## Do this
Decide whether each of the following statements agrees with the forum message on entity linking, answering yes or no and quoting the words from the message that settle it. 1. The configuration that was tried sets uc to NONE. 2. Using the very low probability setting changed the results. 3. Rupert is completely sure that the 'Upper Case Token Mode' functionality can be rebuilt using the existing "Upper Case" parameter.

══ Quoted passage

Re: Problem with entityLinking on Uppercase tokens

Joseph M'Bimbi-Bene Mon, 03 Jun 2013 07:13:01 -0700

Hello, i forgot to mention that


2013/6/3 Rupert Westenthaler <[email protected]>

> Hi Joseph,
>
> you are right the 'Upper Case Token Mode' interferes with the
> configured UpperCase mode. Maybe it would be better to remove the
> 'Upper Case Token Mode' parameter introduced by STANBOL-1049 and
> implement a similar functionality by using the existing "Upper Case"
> parameter. But I am not yet completely sure if this is possible. I any
> case I will link your previous mail with this issue and not this as an
> unresolved issue for STANBOL-1049.
>
> I think in you specific case it would be best to use a very low
> probability setting (e.g. prop=0.001) as it seams that a lot of the
> suggestions of Talismane are ok, even if they do have a very low
> probability. This would avoid the "unknown POS tag fallback" to take
> effect and therefore workaround the described issues.
>
>
i tried that, here is the config:
"*;lmmtip;uc=NONE;lc=Noun;prop=0.001;pprob=0.75"

But it doesn't change anything ... at all, here is a llog excerpt

ProcessingState > 0: Token: [1087, 1089] La (pos:[Value [pos:
ADJ(olia:Adjective)].prob=0.016871281997002517]) chunk: 'none'

ProcessingState - TokenData: 'La'[linkable=true(linkabkePos=null)|
matchable=true(matchablePos=null)| alpha=true| seachLength=true|
upperCase=true]



> In addition you should consider to activate case sensitive matching.

════
══ Data lines

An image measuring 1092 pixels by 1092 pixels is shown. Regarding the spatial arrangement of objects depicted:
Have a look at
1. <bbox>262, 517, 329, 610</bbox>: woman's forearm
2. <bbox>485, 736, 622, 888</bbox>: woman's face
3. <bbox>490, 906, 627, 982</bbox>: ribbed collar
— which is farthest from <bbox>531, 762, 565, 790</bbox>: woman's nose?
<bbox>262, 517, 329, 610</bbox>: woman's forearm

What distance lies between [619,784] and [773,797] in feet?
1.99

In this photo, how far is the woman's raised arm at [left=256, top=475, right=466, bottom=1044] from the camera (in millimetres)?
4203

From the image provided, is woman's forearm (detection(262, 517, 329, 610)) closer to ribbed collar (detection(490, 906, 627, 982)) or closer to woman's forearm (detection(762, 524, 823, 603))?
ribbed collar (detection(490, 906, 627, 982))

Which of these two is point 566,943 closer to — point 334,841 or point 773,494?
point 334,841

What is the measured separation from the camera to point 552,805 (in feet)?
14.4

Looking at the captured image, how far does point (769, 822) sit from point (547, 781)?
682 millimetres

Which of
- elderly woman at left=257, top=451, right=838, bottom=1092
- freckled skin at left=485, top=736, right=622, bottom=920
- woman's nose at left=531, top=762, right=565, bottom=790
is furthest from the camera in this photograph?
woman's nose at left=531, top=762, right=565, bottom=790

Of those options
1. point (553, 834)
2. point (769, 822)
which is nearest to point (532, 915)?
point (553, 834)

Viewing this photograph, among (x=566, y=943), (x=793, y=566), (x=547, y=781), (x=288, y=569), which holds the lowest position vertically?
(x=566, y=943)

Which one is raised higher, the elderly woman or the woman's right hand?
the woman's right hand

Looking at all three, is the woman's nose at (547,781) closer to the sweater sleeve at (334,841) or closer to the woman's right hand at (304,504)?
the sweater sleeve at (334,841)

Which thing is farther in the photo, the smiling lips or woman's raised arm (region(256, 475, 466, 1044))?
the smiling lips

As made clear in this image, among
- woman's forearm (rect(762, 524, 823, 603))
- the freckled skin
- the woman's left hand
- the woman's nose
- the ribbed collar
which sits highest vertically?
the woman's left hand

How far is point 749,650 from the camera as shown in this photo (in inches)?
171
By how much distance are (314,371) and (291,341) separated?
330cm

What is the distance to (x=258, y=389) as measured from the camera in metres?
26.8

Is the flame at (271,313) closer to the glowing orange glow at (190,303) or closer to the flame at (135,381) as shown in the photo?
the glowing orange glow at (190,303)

════

## Solution
1. Yes: "*;lmmtip;uc=NONE;lc=Noun;prop=0.001;pprob=0.75"
2. No: "But it doesn't change anything ... at all"
3. No: "But I am not yet completely sure if this is possible."